Selon Keith Wilson, avocat du groupe Convoi de la liberté, cette percée était une entente qui avait été travaillée afin de négocier avec des responsables de la Ville. Tamara Lich, l'une des meneuses de la manifestation, et le maire d'Ottawa, Jim Watson, ont correspondu le 12 février, discutant d'un arrangement qui verrait les camionneurs déplacer leurs véhicules à l'extérieur des zones résidentielles.

De nombreux citoyens et entreprises d'Ottawa nous ont encouragés, mais nous dérangeons également les autres. Cela n'a jamais été notre intention, a écrit Mme Lich au maire Watson.

Un dessin de Tamara Lich lors de sa comparution.

Tamara Lich est reconnue comme étant l'une des figures de proue du convoi (archives).

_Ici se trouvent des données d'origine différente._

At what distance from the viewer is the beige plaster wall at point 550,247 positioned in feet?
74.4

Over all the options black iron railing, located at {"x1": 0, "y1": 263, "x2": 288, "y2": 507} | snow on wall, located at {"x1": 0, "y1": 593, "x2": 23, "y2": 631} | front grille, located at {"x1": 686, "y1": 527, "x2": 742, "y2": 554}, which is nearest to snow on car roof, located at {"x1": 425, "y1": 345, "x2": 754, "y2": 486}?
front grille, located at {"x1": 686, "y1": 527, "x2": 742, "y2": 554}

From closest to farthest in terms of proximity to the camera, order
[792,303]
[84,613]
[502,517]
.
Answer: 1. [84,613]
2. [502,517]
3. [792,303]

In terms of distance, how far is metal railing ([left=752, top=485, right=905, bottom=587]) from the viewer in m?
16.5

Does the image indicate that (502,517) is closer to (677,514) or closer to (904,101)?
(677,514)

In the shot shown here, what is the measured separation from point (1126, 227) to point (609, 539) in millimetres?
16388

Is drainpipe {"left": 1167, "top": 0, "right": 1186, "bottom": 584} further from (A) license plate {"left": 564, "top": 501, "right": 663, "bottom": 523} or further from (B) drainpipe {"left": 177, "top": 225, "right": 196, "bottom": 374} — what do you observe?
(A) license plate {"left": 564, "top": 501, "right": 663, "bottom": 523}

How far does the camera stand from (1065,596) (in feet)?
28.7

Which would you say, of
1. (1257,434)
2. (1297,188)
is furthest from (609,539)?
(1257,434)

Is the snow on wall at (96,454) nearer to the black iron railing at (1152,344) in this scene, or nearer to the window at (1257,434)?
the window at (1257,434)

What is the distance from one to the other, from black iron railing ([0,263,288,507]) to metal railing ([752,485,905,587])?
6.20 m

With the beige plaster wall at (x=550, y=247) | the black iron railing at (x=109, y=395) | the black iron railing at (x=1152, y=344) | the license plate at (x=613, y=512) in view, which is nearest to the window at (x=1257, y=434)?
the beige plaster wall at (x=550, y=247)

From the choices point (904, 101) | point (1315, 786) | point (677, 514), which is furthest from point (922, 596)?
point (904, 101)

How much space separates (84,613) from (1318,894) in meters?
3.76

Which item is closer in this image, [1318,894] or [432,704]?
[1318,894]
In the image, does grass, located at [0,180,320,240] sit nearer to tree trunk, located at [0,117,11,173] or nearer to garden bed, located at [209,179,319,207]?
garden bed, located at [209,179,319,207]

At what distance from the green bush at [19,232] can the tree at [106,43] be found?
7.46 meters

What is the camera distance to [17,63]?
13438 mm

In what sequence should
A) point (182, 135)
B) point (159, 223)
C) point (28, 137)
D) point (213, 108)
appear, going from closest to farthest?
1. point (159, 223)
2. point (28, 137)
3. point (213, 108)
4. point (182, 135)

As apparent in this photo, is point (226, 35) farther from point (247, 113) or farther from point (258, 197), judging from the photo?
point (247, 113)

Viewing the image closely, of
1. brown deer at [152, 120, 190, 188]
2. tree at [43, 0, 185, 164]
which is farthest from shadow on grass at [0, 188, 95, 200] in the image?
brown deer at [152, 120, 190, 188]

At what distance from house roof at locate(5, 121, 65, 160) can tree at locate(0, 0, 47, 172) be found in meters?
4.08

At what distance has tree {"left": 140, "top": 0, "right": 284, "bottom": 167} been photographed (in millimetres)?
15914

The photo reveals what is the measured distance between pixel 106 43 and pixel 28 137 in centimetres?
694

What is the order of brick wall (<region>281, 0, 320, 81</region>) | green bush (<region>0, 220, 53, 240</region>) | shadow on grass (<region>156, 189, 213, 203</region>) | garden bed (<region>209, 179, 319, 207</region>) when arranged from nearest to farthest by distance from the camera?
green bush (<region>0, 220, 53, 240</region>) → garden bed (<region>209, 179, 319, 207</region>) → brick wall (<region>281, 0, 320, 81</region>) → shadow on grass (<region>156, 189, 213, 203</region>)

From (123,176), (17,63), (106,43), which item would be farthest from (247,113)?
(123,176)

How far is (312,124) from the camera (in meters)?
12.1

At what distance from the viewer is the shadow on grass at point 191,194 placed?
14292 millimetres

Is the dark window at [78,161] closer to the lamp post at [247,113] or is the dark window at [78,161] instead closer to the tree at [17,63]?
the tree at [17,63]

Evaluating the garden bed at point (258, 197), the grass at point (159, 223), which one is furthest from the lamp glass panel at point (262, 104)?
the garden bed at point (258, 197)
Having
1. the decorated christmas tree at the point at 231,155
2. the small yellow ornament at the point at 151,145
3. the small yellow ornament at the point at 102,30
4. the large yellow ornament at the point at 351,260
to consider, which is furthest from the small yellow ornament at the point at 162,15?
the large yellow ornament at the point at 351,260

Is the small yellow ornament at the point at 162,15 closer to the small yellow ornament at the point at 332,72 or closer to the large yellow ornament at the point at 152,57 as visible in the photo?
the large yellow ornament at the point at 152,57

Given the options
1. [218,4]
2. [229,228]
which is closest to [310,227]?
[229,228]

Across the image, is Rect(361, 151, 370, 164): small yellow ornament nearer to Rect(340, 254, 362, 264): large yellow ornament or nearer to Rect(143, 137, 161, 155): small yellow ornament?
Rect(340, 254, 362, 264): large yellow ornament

Photo : La Presse canadienne / Alexandra Newbould

Le groupe a imprimé des dépliants expliquant qu'il prévoyait de repositionner les camions à partir de lundi, afin de ne pas donner au premier ministre l'excuse qu'il veut désespérément pour utiliser la force et saisir nos camions.

Le dimanche soir 13 février, Pat King, un manifestant de premier plan, a déclaré sur les médias sociaux qu'il n'y avait pas d'accord et a laissé entendre que les contre-manifestants diffusaient de fausses informations. Il a demandé aux manifestants de ne pas bouger.

Certains véhicules ont commencé à se déplacer le 14 février, a déclaré M. Wilson, dégageant deux pâtés de maisons.

Environnement chaotique

Il a dit que plusieurs malentendus dans l'environnement chaotique ont ralenti ce qui était déjà susceptible d'être un effort de plusieurs jours pour déplacer les camionneurs sur la rue Wellington et la promenade Sir John A. MacDonald.

Nous pensions avoir des problèmes de communication, a déclaré l'avocat Keith Wilson. "Oh, mon Dieu, la police a toujours eu de terribles communications. Donc nous allons déplacer les camions, et ensuite la police ne nous laisse pas bouger".

Cet après-midi-là, M. Trudeau a annoncé la décision d'invoquer la Loi sur les mesures d'urgence.

Le 19 février, après des jours d'avertissements de la police demandant aux manifestants de partir, une opération impliquant des centaines d'agents a permis de commencer à évacuer les véhicules et les personnes du centre-ville d'Ottawa.